Director: Antoine Fuqua
Writers: Ian Shorr(screenplay by), Todd Stein (screen story by), D. Eric Maikranz (based on the book “The Reincarnationist Papers” by)
Stars: Mark Wahlberg, Chiwetel Ejiofor, Sophie Cookson
Right off the bat, Infinite makes the near-fatal narrative mistake of laying out the entire premise during Mark Wahlberg’s introductory voiceover.
That premise: There are hundreds of repeatedly-reincarnated people on Earth called Infinites, who fully remember all of their past lives, retaining their growing set of skills from one life to another. One group of them, the Believers, are sort of like guardians who use their abilities to try and improve the world. Conversely, the Nihilists – sick of living forever – are hellbent on destroying all life, thus ending their torment.

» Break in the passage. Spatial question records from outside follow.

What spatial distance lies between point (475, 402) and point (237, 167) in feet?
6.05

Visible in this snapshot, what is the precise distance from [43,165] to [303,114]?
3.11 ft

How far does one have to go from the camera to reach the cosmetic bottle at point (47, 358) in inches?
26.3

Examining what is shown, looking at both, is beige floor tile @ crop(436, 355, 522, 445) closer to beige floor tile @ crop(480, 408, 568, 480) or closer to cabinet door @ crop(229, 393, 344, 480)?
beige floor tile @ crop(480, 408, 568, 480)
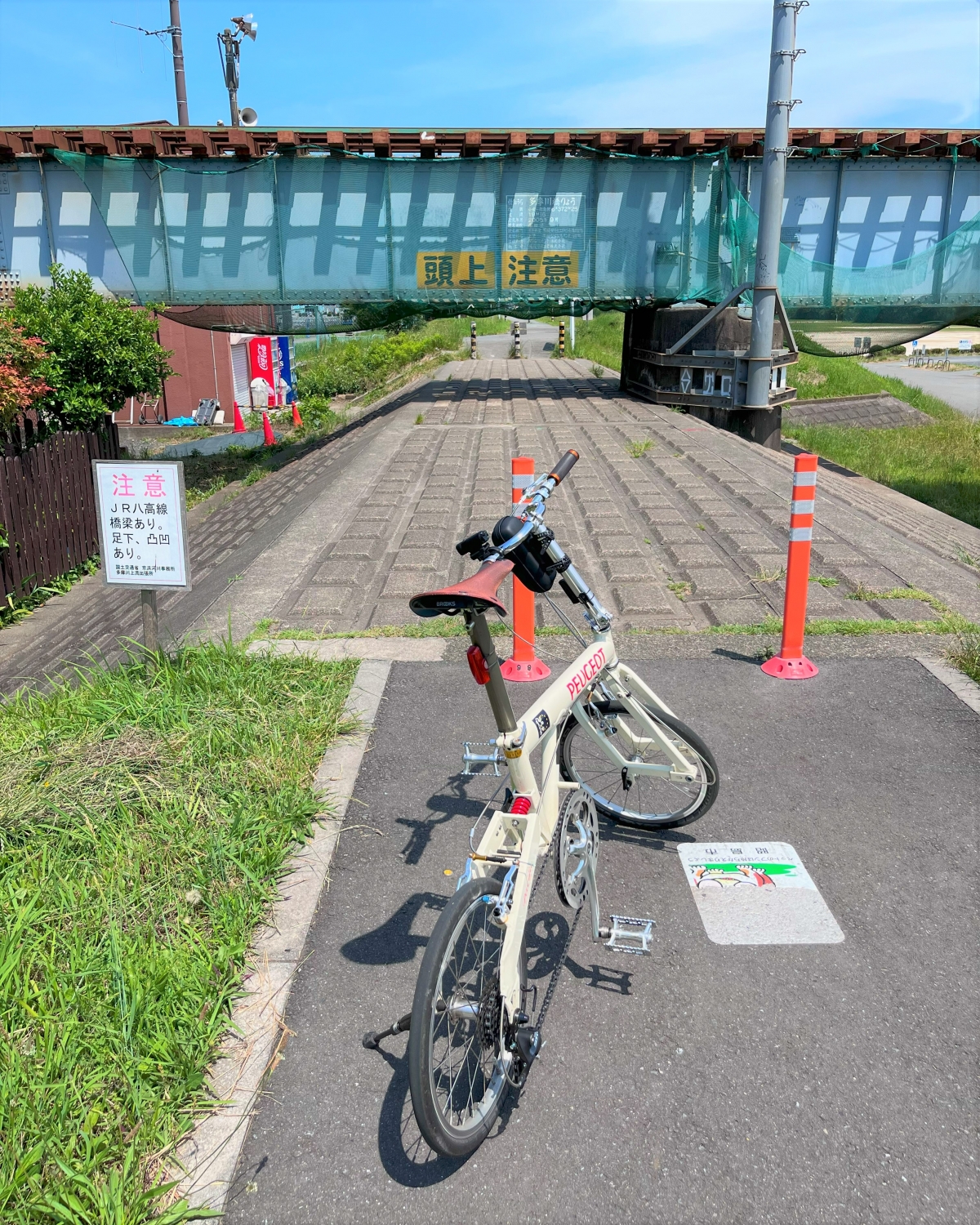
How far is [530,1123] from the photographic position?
2787 mm

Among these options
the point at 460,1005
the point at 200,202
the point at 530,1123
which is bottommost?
the point at 530,1123

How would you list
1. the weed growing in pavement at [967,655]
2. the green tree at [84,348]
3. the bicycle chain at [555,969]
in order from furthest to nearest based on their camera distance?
the green tree at [84,348] → the weed growing in pavement at [967,655] → the bicycle chain at [555,969]

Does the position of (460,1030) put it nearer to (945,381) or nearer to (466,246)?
(466,246)

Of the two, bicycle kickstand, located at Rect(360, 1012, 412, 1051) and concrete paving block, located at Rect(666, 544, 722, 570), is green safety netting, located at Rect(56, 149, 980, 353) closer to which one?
concrete paving block, located at Rect(666, 544, 722, 570)

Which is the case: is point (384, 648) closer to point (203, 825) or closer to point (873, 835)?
point (203, 825)

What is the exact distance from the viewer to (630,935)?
333cm

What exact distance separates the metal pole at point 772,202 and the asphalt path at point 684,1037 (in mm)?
9633

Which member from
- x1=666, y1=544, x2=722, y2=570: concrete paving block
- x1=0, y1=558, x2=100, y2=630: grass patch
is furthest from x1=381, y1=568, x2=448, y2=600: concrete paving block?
x1=0, y1=558, x2=100, y2=630: grass patch

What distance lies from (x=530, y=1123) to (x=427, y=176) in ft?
46.1

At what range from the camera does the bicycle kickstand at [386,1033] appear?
2.72 metres

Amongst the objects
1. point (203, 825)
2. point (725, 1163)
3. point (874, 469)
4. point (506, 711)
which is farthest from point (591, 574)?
point (874, 469)

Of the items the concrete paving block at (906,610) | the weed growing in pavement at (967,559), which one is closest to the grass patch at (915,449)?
the weed growing in pavement at (967,559)

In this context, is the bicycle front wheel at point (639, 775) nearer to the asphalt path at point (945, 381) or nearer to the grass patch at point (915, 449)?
the grass patch at point (915, 449)

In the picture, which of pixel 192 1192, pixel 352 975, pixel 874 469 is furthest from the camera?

However, Evan McCauley (Wahlberg) has mental issues which keep him from remembering anything, so he wonders why he’s such a skilled fighter and swordsman. Because of the opening exposition, the audience is already 100% certain he’s not only a Believer, but a huge part of the film will likely focus on Evan discovering who he really is. In the meantime, he’s pursued by Bathurst (Chiwetel Ejiofor), a former friend from a previous life who’s now a Nihilist. Evan is rescued by a group of Believers who hope to jog his memory because it turns out he was once known as Treadway, who hid a device called the Egg, containing a virus that’ll wipe out all life on Earth. Needless to say, both sides want to retrieve the Egg for different reasons.
Had the viewer been allowed to discover what’s going on right along with Evan, Infinite would have at least held a surprise or two. Instead, we simply watch the premise play itself out, with a lot of Matrix-style flash and action that might have been impressive 20 years ago, but is now perfunctory. Storywise, the hunt for the Egg isn’t all that interesting, nor are the people seeking it, most of whom are also similar to characters from The Matrix. As the film’s “Neo,” Wahlberg pretty much plays the same guy he always does…Mark Wahlerg, which ain’t necessarily a bad thing since he’s always been a reliable action hero. Ejiofor, on the other hand, is wasted as your standard-issue manic bad guy bent on destroying the world.
Breathlessly paced, Infinite features plenty of chases, fighting, gunplay and destruction, all presented with slick professionalism. But we’ve seen it all before, and because it spoon-feeds the entire premise almost immediately, there aren’t any real narrative surprises. That might make it a passable time-killer on Paramount+ (where Infinite first premiered), but I can’t imagine anyone ever being compelled to visit this forgettable film a second time.